Supplied material |
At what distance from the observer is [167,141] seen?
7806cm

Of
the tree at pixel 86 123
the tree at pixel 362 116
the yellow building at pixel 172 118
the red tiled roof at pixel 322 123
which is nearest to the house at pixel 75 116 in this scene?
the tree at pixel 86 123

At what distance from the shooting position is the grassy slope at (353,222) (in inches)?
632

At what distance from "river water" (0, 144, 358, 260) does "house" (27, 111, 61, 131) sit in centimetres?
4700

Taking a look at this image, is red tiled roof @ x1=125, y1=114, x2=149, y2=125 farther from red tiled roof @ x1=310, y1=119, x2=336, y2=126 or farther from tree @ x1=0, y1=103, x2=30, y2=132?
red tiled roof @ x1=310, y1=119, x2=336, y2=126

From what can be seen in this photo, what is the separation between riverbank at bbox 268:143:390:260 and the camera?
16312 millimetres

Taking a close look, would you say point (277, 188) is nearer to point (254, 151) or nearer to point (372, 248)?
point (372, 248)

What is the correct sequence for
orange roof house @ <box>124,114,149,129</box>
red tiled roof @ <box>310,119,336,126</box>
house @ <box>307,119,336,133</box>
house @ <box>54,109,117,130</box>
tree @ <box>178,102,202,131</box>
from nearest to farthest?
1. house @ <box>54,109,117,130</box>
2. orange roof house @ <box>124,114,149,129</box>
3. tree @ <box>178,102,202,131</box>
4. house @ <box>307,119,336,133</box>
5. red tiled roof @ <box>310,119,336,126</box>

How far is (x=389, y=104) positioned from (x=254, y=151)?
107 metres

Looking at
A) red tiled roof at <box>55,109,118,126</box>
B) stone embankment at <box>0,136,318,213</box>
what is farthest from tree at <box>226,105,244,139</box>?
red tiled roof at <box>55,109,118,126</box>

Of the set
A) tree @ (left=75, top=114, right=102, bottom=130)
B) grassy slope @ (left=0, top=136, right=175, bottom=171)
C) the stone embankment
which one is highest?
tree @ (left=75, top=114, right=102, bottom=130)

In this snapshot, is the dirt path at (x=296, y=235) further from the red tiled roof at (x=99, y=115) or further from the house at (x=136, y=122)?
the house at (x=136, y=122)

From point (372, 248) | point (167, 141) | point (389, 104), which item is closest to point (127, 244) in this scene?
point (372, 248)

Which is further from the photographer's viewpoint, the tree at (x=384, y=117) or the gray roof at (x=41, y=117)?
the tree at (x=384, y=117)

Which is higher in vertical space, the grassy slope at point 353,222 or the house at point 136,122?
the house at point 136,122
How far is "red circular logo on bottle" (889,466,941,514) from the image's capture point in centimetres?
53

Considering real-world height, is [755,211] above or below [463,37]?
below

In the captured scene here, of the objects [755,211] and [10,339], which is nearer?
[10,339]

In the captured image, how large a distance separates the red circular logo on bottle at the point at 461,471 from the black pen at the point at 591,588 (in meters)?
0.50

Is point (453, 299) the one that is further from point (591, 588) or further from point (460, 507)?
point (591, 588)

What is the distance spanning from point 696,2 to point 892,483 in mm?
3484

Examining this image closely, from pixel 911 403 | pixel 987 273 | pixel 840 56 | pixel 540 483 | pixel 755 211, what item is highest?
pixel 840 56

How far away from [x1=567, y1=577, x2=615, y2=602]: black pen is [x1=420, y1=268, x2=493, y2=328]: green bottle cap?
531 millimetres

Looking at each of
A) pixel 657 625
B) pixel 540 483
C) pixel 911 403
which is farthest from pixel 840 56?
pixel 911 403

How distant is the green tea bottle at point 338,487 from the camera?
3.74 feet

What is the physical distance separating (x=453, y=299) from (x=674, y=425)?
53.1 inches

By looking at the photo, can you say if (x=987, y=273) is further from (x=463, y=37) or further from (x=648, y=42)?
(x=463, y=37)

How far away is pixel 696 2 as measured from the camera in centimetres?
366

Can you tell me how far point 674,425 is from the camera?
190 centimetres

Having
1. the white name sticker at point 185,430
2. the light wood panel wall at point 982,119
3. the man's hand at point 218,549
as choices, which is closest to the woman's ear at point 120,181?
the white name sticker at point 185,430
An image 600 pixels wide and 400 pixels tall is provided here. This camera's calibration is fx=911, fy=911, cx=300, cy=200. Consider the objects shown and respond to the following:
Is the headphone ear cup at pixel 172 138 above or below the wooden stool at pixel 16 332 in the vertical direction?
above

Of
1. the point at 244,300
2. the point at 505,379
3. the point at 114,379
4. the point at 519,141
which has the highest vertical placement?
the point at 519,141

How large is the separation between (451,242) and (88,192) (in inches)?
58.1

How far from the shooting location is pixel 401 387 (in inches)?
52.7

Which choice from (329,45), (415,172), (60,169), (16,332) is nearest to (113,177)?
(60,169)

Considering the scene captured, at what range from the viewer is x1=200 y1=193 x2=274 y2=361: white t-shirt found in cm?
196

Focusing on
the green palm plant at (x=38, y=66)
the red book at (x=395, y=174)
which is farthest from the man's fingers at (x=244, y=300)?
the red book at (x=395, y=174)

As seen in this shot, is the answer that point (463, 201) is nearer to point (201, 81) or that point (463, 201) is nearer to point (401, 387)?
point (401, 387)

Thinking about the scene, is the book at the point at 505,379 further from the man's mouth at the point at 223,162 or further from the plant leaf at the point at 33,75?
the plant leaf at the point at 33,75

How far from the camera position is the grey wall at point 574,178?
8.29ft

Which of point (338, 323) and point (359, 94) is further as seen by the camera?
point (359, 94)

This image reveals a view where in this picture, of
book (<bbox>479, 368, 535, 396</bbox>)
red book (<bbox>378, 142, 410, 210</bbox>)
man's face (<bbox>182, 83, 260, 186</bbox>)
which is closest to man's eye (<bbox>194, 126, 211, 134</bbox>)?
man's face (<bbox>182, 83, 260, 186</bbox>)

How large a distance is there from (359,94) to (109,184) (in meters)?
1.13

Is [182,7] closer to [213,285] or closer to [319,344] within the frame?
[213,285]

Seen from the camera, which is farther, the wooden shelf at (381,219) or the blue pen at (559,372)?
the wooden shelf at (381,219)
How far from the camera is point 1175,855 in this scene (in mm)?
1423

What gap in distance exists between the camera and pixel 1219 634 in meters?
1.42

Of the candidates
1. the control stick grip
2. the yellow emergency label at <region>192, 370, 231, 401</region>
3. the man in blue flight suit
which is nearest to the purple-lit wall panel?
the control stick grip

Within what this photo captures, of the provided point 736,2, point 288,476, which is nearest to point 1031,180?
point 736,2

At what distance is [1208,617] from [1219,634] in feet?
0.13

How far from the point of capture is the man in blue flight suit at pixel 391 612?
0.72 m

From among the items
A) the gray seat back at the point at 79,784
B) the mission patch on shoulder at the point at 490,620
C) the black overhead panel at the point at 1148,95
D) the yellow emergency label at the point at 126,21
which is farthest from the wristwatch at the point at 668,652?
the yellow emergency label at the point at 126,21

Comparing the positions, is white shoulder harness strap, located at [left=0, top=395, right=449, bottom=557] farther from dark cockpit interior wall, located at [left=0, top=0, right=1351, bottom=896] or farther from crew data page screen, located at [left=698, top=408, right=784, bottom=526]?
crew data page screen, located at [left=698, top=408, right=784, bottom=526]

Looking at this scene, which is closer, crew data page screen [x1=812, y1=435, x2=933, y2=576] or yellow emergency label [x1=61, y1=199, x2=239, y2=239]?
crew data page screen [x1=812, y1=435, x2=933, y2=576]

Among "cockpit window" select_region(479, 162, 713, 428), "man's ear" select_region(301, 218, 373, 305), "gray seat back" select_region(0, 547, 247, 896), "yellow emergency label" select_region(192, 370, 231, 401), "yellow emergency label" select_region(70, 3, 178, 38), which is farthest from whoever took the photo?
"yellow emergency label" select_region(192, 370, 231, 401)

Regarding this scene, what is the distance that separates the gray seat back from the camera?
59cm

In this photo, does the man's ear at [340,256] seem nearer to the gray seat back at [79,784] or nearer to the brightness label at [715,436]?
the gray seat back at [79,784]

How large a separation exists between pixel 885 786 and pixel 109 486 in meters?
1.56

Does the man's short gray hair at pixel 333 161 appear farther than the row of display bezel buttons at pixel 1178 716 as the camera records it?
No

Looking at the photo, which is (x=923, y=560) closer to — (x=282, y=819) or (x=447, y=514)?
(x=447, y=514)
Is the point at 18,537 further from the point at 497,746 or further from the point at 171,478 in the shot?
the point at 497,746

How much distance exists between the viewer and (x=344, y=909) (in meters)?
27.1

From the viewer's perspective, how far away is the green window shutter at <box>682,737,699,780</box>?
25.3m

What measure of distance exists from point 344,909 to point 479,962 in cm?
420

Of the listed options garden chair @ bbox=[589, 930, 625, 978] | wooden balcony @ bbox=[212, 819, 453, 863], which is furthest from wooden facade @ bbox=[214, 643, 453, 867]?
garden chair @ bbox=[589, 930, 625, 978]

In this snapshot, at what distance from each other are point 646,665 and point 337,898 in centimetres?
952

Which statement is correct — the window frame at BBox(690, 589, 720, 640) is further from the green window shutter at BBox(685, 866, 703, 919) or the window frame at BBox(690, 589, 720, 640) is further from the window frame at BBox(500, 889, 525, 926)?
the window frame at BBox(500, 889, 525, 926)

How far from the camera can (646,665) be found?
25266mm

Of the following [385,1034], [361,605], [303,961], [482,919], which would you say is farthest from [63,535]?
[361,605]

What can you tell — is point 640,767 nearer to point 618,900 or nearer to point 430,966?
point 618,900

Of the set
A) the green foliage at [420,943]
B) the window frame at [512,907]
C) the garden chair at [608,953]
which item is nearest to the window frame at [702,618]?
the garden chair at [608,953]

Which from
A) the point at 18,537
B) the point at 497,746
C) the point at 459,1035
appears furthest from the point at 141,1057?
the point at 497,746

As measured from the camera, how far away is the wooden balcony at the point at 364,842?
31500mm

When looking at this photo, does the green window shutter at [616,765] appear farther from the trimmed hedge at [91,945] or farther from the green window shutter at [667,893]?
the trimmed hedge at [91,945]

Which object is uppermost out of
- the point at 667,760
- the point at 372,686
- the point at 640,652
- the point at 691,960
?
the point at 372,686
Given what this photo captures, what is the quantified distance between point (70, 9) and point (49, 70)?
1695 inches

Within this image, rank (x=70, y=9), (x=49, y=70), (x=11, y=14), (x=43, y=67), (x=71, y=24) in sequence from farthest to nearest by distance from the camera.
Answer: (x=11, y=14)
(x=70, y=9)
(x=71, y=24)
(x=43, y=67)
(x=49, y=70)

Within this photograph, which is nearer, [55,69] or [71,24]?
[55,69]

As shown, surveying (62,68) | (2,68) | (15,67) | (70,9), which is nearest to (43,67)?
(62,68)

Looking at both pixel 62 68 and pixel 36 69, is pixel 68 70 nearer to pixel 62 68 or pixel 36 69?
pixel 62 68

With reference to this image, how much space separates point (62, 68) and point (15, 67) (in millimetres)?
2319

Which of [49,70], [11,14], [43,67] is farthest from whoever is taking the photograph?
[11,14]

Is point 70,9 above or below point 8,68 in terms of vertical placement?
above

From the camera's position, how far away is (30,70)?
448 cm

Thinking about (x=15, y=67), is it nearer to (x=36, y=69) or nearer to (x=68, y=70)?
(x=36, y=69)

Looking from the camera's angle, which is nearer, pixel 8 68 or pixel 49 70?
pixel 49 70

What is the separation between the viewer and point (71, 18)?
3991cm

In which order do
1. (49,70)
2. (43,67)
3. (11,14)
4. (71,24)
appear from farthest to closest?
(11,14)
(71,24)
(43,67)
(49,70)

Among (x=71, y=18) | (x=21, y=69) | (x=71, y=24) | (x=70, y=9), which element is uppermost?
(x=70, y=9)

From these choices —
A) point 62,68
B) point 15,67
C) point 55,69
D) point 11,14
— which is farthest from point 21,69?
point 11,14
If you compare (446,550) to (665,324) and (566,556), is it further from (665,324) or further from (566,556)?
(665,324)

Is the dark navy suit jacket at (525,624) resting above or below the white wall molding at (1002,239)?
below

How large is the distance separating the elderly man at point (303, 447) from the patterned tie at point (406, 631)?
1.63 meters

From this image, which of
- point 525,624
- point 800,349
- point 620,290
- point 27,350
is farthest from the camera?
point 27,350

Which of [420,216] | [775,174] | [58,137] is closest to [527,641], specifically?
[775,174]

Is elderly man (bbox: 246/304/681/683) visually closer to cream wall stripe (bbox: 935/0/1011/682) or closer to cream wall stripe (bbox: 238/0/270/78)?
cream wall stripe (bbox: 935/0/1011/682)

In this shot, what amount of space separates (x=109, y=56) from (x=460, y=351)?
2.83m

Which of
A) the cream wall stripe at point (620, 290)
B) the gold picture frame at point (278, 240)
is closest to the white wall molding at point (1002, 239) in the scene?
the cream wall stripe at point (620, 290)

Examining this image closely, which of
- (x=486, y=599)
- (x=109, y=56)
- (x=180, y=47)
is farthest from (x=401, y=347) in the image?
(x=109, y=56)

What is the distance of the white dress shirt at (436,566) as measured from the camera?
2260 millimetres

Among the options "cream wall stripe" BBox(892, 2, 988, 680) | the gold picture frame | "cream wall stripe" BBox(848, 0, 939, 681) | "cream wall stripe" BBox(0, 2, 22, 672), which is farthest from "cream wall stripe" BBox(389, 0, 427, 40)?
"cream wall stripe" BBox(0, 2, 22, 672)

Task brief | Using the material above, extract the line that contains "Looking from the" and every line after it, exactly as given; stop at the last line.

Task result |
Looking from the camera's angle, which is nearer, pixel 8 68 or pixel 49 70?
pixel 49 70

What is the separation between the viewer and point (71, 18)?
3991cm

In which order do
1. (49,70)
2. (43,67)
3. (11,14)
4. (71,24)
appear from farthest to closest?
(11,14)
(71,24)
(43,67)
(49,70)

Among (x=71, y=18) | (x=21, y=69) | (x=71, y=24) | (x=70, y=9), which element is uppermost?
(x=70, y=9)

From these choices —
A) point 62,68
B) point 15,67
C) point 55,69
D) point 11,14
— which is farthest from point 21,69?
point 11,14
If you compare (446,550) to (665,324) and (566,556), is it further from (665,324) or further from (566,556)?
(665,324)

Is the dark navy suit jacket at (525,624) resting above or below the white wall molding at (1002,239)?
below

How large is the distance separating the elderly man at point (303, 447) from the patterned tie at point (406, 631)?
1.63 meters

From this image, which of
- point 525,624
- point 800,349
- point 620,290
- point 27,350
is farthest from the camera?
point 27,350

Which of [420,216] | [775,174] | [58,137] is closest to [527,641], specifically?
[775,174]

Is elderly man (bbox: 246/304/681/683) visually closer to cream wall stripe (bbox: 935/0/1011/682) or closer to cream wall stripe (bbox: 238/0/270/78)?
cream wall stripe (bbox: 935/0/1011/682)

In this shot, what amount of space separates (x=109, y=56) from (x=460, y=351)?
2.83m

Which of
A) the cream wall stripe at point (620, 290)
B) the gold picture frame at point (278, 240)
is closest to the white wall molding at point (1002, 239) in the scene?
the cream wall stripe at point (620, 290)

Examining this image closely, which of
- (x=486, y=599)
- (x=109, y=56)
- (x=180, y=47)
is farthest from (x=401, y=347) in the image?
(x=109, y=56)

What is the distance of the white dress shirt at (436,566) as measured from the camera?
2260 millimetres

Among the options "cream wall stripe" BBox(892, 2, 988, 680) | the gold picture frame | "cream wall stripe" BBox(848, 0, 939, 681) | "cream wall stripe" BBox(0, 2, 22, 672), which is farthest from "cream wall stripe" BBox(389, 0, 427, 40)?
"cream wall stripe" BBox(0, 2, 22, 672)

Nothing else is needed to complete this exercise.